◆ Your instructions
List each line below that contains the word "inches", copying every one in full.
---- Data listing
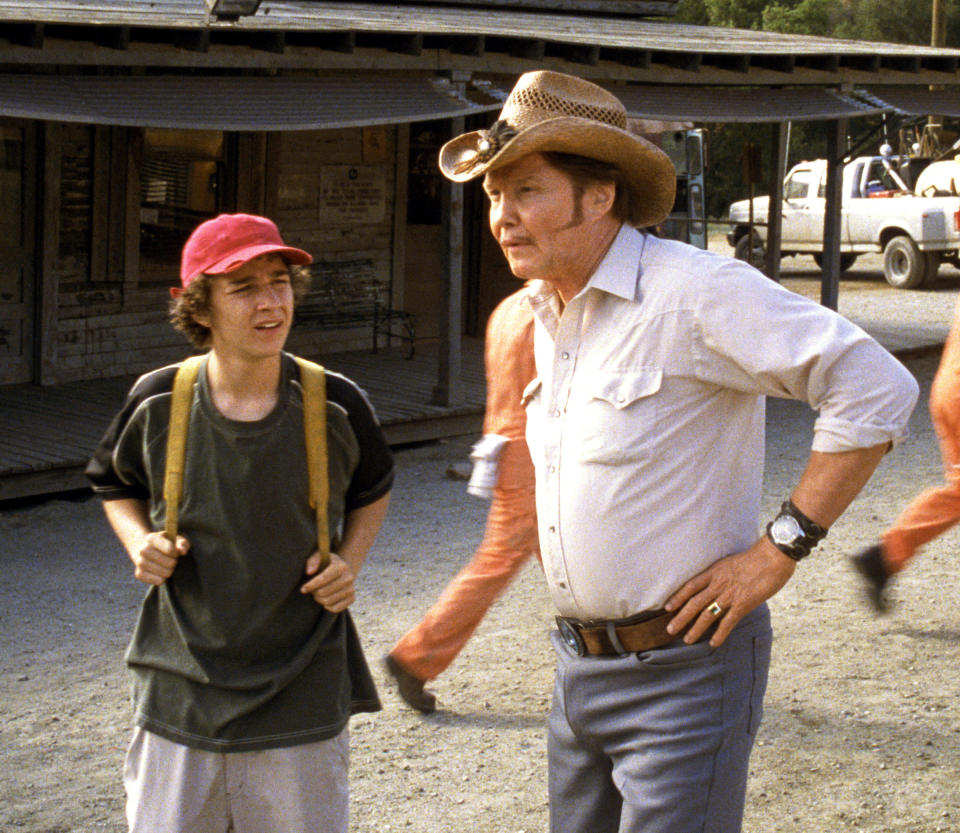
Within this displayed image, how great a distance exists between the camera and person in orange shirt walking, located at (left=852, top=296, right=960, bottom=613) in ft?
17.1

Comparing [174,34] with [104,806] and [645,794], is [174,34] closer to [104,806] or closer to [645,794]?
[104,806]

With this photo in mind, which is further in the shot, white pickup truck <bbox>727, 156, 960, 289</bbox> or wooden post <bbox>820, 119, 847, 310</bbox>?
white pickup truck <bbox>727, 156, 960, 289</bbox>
--------
---- Data listing
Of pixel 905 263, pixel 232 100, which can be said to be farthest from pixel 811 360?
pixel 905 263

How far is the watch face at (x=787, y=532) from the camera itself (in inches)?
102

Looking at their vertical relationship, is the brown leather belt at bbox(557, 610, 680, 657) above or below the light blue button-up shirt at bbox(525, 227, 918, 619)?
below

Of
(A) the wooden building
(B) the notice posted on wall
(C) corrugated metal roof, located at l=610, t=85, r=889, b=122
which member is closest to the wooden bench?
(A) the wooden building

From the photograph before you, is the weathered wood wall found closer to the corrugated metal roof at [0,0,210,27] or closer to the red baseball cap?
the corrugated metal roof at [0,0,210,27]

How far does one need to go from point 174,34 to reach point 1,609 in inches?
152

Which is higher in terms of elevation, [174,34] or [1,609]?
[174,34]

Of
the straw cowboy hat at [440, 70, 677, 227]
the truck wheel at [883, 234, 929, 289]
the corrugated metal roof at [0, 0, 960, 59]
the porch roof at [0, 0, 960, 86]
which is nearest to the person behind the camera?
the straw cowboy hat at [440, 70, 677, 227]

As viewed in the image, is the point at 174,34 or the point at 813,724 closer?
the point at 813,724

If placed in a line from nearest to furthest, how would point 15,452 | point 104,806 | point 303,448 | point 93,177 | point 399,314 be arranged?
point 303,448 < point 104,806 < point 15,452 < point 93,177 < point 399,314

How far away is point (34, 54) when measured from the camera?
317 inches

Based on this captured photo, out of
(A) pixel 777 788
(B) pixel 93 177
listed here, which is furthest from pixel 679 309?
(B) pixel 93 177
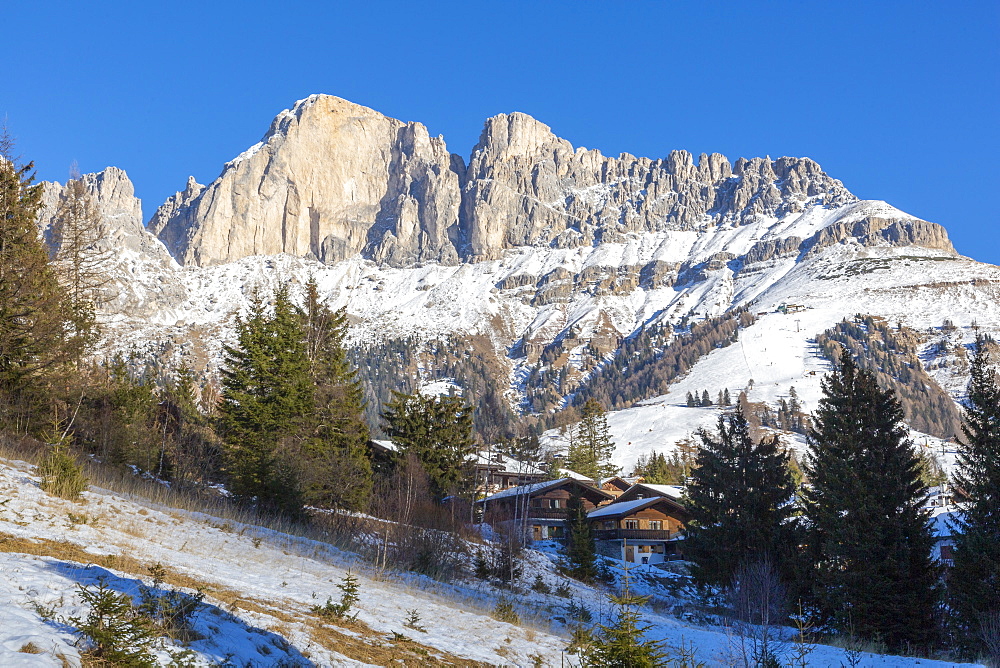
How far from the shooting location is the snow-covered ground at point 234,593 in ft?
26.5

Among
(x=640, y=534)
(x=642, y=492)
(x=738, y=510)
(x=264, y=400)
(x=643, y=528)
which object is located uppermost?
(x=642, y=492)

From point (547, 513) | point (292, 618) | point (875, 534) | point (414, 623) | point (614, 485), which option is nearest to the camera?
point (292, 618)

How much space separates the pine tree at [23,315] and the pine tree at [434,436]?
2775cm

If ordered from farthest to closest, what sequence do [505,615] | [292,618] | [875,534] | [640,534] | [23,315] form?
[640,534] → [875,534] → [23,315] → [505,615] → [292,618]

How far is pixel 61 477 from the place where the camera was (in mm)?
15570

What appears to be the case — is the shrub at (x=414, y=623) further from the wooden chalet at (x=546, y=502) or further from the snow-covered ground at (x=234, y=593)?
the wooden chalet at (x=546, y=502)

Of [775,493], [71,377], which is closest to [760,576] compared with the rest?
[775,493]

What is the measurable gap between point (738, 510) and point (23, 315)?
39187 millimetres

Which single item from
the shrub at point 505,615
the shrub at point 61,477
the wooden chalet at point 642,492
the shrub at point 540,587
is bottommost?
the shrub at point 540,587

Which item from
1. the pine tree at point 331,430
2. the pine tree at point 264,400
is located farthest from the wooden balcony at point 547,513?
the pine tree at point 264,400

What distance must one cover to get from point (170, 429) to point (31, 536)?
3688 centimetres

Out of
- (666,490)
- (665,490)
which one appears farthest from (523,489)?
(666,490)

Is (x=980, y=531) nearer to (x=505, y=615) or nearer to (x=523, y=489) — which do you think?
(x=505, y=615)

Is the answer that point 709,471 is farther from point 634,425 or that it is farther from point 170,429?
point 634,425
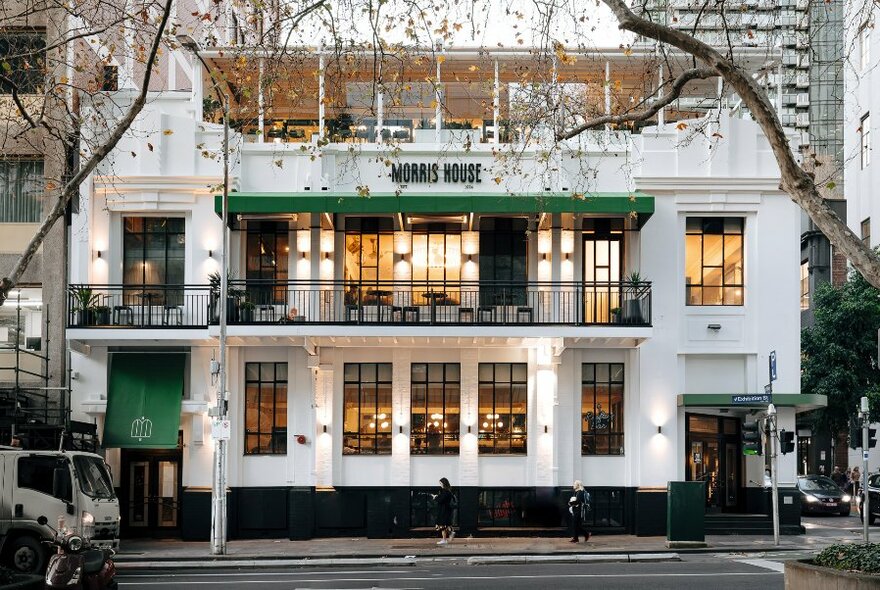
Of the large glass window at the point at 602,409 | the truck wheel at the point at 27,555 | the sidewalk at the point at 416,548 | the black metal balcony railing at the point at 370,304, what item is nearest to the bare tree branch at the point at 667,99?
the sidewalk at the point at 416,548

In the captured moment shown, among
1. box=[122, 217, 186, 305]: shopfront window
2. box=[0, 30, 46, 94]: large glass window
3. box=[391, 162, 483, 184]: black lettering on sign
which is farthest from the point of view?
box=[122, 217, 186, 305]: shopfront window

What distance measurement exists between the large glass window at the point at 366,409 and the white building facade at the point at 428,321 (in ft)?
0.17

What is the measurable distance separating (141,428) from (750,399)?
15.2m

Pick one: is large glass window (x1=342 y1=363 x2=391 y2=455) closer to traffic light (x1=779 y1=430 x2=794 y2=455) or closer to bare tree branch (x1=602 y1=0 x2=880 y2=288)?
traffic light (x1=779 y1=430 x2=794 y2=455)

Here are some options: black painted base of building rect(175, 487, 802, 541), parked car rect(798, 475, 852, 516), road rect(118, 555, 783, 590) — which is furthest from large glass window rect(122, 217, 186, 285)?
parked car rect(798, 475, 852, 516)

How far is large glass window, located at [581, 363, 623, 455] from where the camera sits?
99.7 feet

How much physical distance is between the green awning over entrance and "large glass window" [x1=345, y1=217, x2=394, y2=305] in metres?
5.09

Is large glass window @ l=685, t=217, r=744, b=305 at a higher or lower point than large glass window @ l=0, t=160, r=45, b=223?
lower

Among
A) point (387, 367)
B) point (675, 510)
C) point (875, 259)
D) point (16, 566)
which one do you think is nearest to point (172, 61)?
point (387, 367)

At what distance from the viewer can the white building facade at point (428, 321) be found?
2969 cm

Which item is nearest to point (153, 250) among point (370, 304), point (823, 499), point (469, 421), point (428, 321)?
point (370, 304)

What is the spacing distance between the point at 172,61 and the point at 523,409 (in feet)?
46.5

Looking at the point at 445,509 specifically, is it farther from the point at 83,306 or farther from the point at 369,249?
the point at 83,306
--------
◆ Answer for the task
How far is the watch face at (x=787, y=532) from the camera itself (in inches)?
How far does one need to go from point 174,34 to reach point 1,609 in inches?
317 inches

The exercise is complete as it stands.